[TASK STATEMENT]: Where a picture appears, skip it and copy everything else in the listing exactly.
### RAW DATA ###
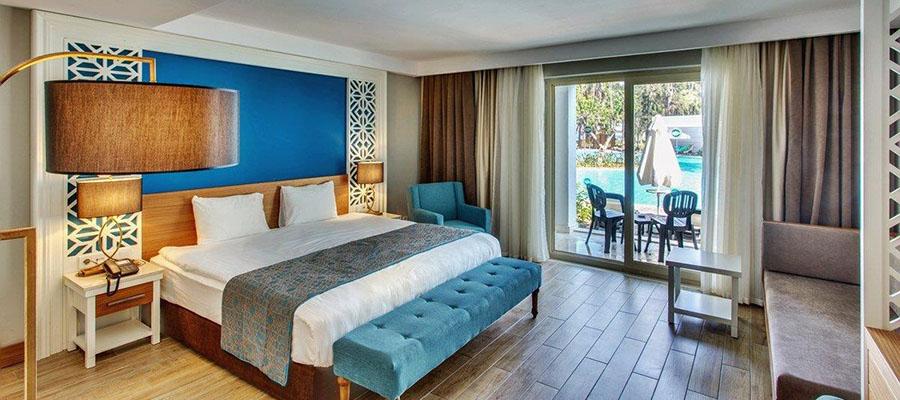 turkiye-en-luks-balayi-otelleri-sherwood-exclusive-3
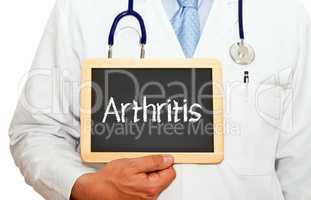 Arthritis - Doctor with chalkboard on white background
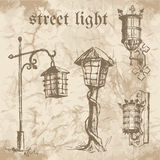 Set of street lamp Stock Images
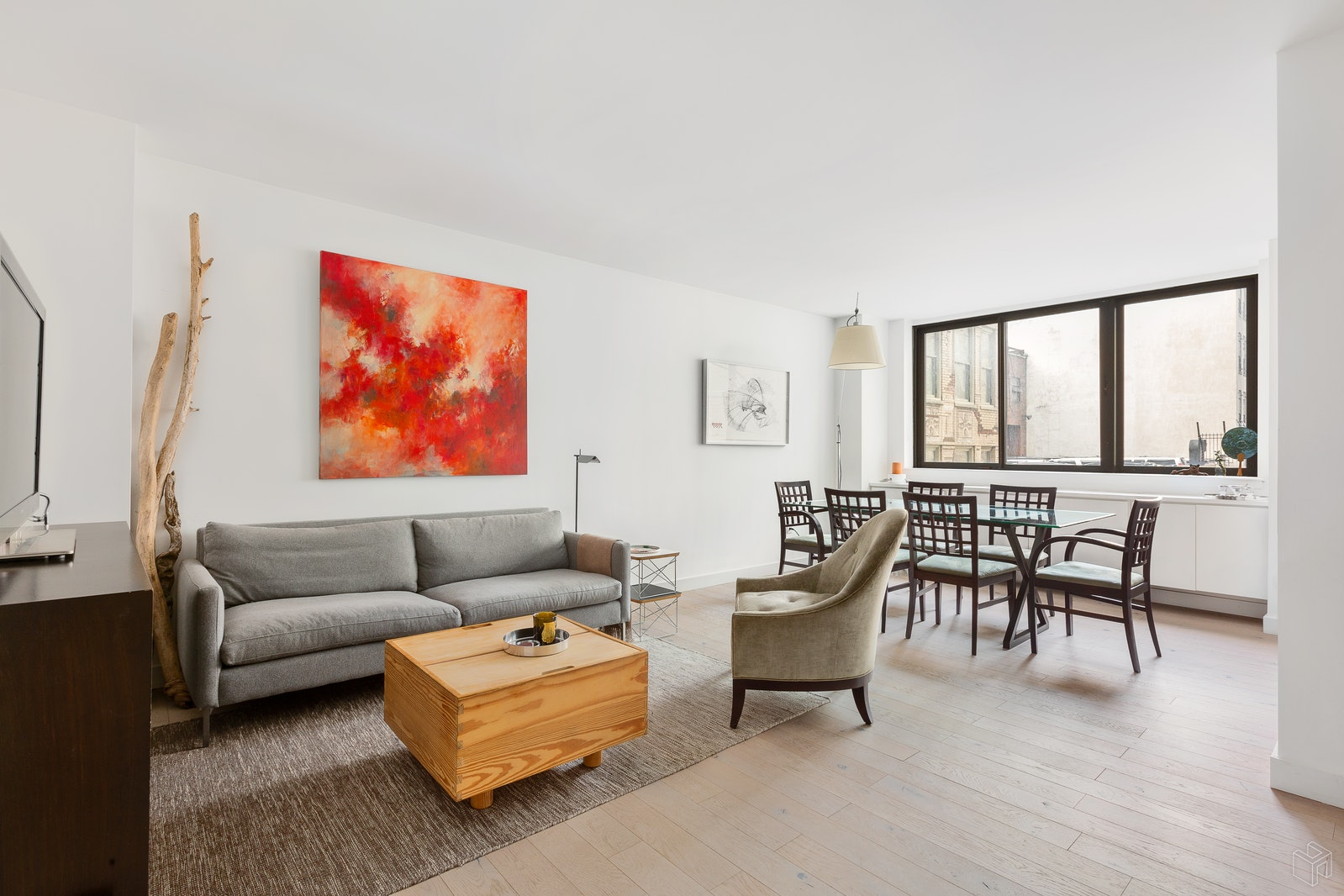 280 Park Avenue South 6c, Gramercy Park, NYC, 10010, $1,495,000, Sold Property, Halstead Real Estate, Photo 1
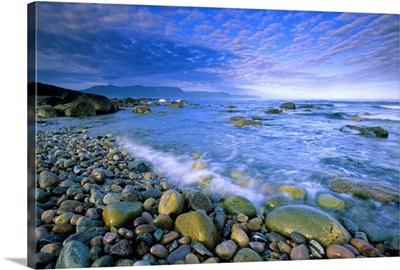 Coastline And Waves, Newfoundland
###
[ANSWER BOX]:
 turkiye-en-luks-balayi-otelleri-sherwood-exclusive-3
 Arthritis - Doctor with chalkboard on white background
 Set of street lamp Stock Images
 280 Park Avenue South 6c, Gramercy Park, NYC, 10010, $1,495,000, Sold Property, Halstead Real Estate, Photo 1
 Coastline And Waves, Newfoundland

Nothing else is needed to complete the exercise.